**What this exercise asks**:
(1) In the profile of the sports medicine student assistant, which department at Furman does Megan Kirkpatrick assist?
(2) Write the next part of the profile of the sports medicine student assistant, picking up after its final sentence.

**Exercise text**:
· · · ·
On a list of “favorite daily activities of college students,” one might find lunch with friends, club meetings, napping or keeping up with favorite television shows. But for one Furman student, the sound of a 7 a.m. alarm tops the list.
Junior Megan Kirkpatrick is in her car on the way to work before many teachers have finished breakfast. As the sun rises, so do the athletes that she helps each day as a student assistant with the Sports Medicine Department at Furman.
“We don’t have to go every morning,” Kirkpatrick says, “but I go because I love to watch and take in as much as I can.”
The work is not always glamorous for sports medicine student assistants, she says. A new day doesn’t always mean a new diagnosis or a new recovery. But for Kirkpatick, the dry, routine parts of her job are meaningful as well.
“Handing out water is not the most exciting thing,” she said, “but without water these players aren’t on the field. They can’t stand.”
When the players do reach the field, Kirkpatrick is often right there on the sidelines with them – handing out water, distributing towels, assessing possible injuries. Though she works to understand and help treat injuries, she is hoping that she doesn’t have to learn lessons each game.
“It’s a weird situation,” Kirkpatrick says, “because you don’t want to be bored, but in a sense you do because if you’re bored that means no one is getting hurt.”
· · · ·
(Collected data)
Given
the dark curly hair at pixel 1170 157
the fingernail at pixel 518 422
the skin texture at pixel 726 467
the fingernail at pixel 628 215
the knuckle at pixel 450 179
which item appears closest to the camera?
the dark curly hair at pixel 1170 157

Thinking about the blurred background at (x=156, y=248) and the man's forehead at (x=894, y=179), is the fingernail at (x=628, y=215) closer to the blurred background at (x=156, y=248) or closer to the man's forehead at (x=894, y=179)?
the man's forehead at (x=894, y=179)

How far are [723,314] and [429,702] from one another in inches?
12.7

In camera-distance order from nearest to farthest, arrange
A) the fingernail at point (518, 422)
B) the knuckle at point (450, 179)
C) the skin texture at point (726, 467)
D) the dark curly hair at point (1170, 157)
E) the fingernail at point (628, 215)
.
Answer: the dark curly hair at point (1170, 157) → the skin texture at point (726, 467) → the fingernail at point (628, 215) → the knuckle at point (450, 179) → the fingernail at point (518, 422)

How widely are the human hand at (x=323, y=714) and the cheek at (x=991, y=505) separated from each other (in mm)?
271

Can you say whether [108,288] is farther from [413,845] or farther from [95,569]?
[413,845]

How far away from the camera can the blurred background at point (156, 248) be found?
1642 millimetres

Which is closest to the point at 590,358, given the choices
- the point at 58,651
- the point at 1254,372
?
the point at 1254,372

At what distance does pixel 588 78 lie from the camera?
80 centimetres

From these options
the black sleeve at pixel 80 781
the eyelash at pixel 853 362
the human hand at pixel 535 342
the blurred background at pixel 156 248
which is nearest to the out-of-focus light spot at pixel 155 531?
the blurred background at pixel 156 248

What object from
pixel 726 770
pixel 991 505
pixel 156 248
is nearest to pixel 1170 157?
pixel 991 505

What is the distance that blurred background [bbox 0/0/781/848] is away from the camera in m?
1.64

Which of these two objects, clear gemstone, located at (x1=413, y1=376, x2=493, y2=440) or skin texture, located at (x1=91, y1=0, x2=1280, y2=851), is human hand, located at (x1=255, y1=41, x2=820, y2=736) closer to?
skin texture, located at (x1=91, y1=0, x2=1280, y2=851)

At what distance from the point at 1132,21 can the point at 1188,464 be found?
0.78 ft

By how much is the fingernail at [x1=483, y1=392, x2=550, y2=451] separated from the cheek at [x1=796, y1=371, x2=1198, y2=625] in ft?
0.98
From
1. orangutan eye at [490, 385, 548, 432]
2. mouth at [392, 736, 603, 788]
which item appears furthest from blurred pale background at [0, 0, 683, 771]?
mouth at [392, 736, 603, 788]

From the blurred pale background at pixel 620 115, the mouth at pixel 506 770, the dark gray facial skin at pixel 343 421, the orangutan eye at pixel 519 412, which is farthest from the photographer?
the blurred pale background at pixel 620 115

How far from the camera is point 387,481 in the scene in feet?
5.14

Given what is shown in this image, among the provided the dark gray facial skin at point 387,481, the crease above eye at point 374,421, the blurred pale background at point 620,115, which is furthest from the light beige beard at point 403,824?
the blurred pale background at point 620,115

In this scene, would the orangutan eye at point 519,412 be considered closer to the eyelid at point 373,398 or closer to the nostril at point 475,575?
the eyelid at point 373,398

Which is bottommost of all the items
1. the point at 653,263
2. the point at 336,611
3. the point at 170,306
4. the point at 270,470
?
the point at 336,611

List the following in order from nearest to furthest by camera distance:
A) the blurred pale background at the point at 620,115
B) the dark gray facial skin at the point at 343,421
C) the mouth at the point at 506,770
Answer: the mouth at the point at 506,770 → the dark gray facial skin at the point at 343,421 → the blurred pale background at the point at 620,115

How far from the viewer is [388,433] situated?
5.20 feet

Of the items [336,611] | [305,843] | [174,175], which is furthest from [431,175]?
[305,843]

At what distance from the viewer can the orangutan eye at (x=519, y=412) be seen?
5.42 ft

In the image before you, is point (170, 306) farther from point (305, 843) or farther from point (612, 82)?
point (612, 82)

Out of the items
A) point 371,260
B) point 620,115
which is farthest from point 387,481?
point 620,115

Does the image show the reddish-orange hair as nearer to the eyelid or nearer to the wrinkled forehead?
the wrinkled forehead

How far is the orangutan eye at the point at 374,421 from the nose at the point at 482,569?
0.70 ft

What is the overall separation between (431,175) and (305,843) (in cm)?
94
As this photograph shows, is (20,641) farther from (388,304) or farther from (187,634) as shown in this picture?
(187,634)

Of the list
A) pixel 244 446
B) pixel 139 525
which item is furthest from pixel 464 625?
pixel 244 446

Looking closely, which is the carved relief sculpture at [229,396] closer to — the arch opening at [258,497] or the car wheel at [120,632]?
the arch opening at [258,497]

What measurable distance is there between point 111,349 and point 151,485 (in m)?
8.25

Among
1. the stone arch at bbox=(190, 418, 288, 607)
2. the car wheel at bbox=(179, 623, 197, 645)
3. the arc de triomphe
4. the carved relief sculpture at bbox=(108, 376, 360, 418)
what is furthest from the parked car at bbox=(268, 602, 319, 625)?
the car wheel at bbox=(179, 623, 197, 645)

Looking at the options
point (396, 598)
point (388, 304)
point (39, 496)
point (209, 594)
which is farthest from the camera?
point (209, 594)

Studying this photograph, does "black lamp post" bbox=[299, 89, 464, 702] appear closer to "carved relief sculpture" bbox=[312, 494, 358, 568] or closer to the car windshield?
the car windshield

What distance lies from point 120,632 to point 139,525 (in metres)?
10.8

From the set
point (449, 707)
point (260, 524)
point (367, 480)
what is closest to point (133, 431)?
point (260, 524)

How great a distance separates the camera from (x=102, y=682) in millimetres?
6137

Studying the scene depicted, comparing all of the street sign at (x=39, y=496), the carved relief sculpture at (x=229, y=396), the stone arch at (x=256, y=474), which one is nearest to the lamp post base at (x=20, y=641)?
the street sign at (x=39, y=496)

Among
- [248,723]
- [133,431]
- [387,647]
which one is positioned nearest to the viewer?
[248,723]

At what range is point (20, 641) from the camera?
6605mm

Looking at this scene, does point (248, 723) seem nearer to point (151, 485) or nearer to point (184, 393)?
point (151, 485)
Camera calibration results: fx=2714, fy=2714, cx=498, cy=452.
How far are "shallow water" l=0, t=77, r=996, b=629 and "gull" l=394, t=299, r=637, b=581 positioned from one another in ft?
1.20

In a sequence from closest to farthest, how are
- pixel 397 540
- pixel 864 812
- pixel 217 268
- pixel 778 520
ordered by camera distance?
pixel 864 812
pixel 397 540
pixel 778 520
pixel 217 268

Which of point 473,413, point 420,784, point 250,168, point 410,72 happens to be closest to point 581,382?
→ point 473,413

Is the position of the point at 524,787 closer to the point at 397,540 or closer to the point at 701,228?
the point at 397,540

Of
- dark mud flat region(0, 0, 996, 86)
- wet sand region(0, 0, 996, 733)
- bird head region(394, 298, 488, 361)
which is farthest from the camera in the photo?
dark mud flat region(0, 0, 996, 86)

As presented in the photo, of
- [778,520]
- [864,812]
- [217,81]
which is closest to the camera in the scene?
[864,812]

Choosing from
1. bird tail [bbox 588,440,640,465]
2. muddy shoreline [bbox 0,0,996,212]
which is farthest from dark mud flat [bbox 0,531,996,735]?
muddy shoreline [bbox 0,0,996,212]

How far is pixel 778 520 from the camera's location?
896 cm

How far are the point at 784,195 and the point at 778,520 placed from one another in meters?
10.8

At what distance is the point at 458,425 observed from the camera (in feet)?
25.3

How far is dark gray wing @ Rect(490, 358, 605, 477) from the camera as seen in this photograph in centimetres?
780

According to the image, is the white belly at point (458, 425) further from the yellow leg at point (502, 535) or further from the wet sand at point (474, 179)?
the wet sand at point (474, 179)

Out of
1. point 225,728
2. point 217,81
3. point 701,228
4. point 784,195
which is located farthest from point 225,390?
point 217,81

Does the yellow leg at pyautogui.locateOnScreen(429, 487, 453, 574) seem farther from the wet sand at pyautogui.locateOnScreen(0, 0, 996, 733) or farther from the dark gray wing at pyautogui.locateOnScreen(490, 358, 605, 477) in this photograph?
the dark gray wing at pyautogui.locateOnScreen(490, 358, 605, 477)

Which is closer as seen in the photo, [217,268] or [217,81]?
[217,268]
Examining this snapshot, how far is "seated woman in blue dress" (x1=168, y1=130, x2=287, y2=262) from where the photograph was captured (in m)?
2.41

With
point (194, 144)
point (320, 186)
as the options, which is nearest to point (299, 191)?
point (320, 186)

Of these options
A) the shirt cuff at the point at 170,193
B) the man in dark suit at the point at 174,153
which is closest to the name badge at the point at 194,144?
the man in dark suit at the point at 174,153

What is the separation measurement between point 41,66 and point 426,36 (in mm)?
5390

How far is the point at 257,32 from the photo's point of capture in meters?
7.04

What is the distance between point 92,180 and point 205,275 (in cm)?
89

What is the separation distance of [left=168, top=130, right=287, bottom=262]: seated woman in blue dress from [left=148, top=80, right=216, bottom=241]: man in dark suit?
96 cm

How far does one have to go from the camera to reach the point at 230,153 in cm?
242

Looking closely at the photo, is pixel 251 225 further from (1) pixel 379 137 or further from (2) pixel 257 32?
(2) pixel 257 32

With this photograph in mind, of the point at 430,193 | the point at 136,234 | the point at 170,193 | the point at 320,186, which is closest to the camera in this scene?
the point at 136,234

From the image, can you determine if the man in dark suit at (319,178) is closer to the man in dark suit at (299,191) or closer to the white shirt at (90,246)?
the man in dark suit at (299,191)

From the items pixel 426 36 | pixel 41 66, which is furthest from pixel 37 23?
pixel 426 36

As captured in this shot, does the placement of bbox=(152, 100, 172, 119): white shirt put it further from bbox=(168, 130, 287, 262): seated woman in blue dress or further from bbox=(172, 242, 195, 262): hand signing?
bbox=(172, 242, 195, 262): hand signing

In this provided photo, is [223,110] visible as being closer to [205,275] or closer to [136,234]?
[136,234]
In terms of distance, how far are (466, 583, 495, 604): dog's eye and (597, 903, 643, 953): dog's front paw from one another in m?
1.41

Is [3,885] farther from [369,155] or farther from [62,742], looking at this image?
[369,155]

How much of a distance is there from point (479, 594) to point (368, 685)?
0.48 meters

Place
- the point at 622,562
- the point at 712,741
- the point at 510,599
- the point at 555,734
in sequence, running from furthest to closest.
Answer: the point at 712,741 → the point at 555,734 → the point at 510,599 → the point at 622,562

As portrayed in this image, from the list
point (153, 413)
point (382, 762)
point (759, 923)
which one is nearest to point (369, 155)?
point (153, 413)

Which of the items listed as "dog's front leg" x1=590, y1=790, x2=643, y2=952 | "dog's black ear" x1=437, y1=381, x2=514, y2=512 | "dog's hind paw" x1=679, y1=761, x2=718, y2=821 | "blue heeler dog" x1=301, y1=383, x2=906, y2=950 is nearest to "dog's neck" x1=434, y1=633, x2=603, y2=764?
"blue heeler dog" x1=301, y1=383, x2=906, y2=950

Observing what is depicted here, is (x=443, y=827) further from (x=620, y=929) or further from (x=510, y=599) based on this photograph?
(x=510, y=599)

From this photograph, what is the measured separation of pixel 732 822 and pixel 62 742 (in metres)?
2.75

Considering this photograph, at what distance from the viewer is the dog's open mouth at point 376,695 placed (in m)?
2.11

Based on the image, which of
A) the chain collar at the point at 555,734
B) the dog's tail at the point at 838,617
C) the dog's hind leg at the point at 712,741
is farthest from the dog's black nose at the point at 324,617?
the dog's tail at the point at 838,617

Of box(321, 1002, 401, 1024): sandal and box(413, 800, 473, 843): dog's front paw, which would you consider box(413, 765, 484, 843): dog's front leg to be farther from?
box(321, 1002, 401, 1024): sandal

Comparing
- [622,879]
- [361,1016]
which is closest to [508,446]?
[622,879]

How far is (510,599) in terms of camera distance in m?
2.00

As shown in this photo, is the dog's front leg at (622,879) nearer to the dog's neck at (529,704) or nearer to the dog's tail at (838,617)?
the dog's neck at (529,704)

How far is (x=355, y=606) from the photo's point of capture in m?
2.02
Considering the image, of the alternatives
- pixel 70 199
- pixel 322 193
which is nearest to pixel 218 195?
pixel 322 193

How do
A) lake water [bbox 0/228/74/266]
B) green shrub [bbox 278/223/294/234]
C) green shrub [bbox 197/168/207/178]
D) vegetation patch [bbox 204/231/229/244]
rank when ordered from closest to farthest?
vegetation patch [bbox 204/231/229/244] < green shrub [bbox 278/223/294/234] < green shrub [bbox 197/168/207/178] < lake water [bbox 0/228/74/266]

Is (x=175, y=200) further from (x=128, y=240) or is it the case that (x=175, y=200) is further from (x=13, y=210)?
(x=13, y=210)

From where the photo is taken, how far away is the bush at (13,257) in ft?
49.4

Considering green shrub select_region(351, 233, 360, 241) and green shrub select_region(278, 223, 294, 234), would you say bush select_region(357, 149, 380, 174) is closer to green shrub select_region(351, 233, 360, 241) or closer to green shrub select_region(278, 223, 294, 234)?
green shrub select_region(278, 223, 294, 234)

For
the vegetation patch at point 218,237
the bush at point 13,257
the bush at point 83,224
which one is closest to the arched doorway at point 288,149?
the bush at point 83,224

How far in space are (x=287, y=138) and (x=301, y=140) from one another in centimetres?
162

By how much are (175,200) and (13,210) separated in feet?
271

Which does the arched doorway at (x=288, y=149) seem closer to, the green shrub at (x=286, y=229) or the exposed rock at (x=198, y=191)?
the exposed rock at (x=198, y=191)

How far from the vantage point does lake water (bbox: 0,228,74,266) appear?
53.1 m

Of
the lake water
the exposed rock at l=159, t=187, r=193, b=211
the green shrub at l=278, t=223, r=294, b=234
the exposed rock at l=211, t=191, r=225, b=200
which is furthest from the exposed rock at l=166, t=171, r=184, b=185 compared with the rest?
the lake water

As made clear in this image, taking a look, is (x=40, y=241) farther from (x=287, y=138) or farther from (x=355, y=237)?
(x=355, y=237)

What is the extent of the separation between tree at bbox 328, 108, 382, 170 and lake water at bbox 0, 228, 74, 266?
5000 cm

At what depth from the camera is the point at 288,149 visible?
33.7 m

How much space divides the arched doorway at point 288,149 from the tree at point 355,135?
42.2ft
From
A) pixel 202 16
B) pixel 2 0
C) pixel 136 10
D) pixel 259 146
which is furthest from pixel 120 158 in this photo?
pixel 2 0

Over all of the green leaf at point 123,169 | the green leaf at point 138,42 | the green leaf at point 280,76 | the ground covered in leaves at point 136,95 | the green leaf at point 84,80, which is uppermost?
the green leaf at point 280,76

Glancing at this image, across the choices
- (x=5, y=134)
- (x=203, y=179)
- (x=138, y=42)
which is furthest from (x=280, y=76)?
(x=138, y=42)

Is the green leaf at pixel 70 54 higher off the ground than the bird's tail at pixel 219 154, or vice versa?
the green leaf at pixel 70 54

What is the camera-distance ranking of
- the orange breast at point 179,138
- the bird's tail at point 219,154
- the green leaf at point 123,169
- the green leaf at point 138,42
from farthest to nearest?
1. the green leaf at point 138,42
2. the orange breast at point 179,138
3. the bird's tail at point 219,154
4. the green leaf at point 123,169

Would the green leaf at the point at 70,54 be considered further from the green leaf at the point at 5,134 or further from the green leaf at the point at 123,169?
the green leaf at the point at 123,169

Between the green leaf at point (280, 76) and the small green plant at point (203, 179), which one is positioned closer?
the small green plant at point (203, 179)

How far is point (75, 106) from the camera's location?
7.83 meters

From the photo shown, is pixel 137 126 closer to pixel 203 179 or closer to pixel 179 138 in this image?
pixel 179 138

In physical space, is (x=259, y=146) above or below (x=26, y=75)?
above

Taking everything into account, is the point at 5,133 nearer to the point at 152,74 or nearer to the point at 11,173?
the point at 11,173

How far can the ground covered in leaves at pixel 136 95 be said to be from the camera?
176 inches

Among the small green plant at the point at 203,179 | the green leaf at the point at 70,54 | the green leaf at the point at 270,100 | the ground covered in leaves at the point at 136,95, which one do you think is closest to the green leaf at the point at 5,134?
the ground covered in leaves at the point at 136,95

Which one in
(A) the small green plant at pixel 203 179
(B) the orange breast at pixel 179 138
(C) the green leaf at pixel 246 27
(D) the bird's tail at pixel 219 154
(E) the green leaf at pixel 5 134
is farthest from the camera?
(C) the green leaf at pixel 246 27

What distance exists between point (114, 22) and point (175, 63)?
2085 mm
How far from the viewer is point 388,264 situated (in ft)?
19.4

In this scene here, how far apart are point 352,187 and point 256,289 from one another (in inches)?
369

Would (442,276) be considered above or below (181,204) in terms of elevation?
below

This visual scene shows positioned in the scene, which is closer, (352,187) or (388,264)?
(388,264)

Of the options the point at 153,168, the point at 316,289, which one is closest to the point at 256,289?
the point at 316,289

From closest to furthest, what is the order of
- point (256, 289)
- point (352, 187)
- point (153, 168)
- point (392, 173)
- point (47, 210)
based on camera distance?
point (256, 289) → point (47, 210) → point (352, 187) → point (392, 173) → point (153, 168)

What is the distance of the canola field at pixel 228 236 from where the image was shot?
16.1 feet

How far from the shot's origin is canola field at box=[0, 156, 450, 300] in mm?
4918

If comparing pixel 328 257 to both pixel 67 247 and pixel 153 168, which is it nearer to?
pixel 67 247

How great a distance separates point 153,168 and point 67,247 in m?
· · · ·
**Task-by-task answers**:
(1) The Sports Medicine Department.

(2)
Unfortunately, injuries happen often and sometimes in gruesome fashion. Kirkpatrick watched from the sidelines as a Stetson soccer player went down two weeks ago after a late challenge from a Furman defender, which resulted in a broken leg and a hospital visit.
“That was awful and I felt so bad for the Stetson player,” she says. “We hate to see those things happen.”
Kirkpatrick feels a lot of empathy for the injured players she deals with, because for her, injury is not just a lesson to guide her studies in health sciences – it is also an all-too-familiar past. In high school, Kirkpatrick suffered an ACL injury in the last weeks of her senior basketball season. The injury required training with a physical therapist in her area, and since then things have never been the same for Kirkpatrick.
“Going through recovery, I found myself always asking my physical therapist questions,” she says. “I had never really been like that with a class before, so in that way, it was something new.”
The answers she received spiked an interest in athletic training and physical therapy for Kirkpatrick. So when the assistant trainer position with the Furman sports medicine program was offered, Kirkpatrick seized it.
Kirkpatrick works practices, games, treatments – there are very few times she finds herself missing an opportunity to learn in this environment. She says this is a true representation of why Furman is perfect for her education.
“You can read in a book all you want all day long,” Kirkpatrick says, “but until you actually experience and see how things actually work, real mechanisms of injury or anything along those lines, it’s very different.”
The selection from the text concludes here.